> Set exercise:
Reproduce the lines word for word, starting with the line that contains "Of these options" and going on through the last line.

> Data for this exercise:

┄┄┄┄┄┄┄┄┄┄

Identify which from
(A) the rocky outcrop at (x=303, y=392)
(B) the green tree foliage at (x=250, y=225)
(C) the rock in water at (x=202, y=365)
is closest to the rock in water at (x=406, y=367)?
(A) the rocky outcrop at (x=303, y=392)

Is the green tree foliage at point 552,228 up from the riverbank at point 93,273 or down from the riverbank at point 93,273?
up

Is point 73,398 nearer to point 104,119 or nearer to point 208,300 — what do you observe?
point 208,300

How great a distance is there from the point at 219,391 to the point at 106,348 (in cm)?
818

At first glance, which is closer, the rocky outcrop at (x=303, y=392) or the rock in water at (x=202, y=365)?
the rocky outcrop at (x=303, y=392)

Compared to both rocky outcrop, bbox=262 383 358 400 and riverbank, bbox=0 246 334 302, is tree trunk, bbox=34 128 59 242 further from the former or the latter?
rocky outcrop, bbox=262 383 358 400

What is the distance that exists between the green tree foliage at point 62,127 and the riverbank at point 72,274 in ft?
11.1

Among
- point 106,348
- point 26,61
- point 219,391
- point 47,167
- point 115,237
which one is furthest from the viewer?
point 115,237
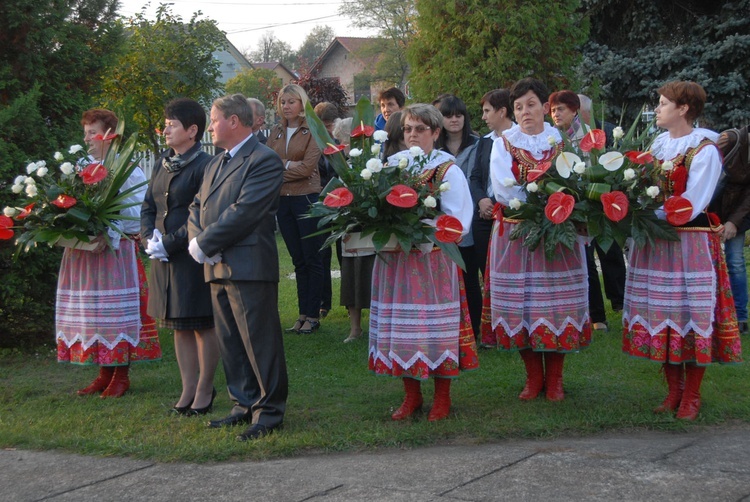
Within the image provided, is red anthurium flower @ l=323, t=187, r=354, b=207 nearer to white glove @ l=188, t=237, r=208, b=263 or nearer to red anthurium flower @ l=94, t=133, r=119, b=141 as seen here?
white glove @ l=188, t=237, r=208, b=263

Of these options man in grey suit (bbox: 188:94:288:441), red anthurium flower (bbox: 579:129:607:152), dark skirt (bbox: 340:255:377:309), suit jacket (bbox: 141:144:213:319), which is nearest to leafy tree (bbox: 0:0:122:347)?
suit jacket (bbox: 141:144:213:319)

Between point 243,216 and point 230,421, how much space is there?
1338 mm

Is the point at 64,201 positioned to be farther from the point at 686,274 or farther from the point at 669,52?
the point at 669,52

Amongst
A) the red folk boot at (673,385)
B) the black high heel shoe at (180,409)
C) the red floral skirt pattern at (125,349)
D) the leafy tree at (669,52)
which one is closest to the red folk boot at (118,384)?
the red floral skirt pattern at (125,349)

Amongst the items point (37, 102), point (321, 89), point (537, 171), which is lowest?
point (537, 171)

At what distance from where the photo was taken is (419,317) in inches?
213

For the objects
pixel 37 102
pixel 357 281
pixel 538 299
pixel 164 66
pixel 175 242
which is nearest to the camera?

┄┄┄┄┄┄┄┄┄┄

> The result:
Of these options man in grey suit (bbox: 188:94:288:441), red anthurium flower (bbox: 579:129:607:152), dark skirt (bbox: 340:255:377:309), suit jacket (bbox: 141:144:213:319), which is nearest to leafy tree (bbox: 0:0:122:347)?
suit jacket (bbox: 141:144:213:319)

Between point 243,216 and point 230,421, how much space is there?
1338 mm

Is the point at 64,201 positioned to be farther from the point at 686,274 or farther from the point at 669,52?
the point at 669,52

Amongst
A) the red folk boot at (673,385)
B) the black high heel shoe at (180,409)
C) the red floral skirt pattern at (125,349)
D) the leafy tree at (669,52)
which one is closest to the red folk boot at (118,384)?
the red floral skirt pattern at (125,349)

Amongst the items point (37, 102), point (321, 89), point (537, 171), which is lowest?
point (537, 171)

At what distance from where the photo was taken is (419,317) in inches?
213

For the objects
pixel 37 102
pixel 357 281
pixel 538 299
pixel 164 66
pixel 175 242
which is nearest to the camera?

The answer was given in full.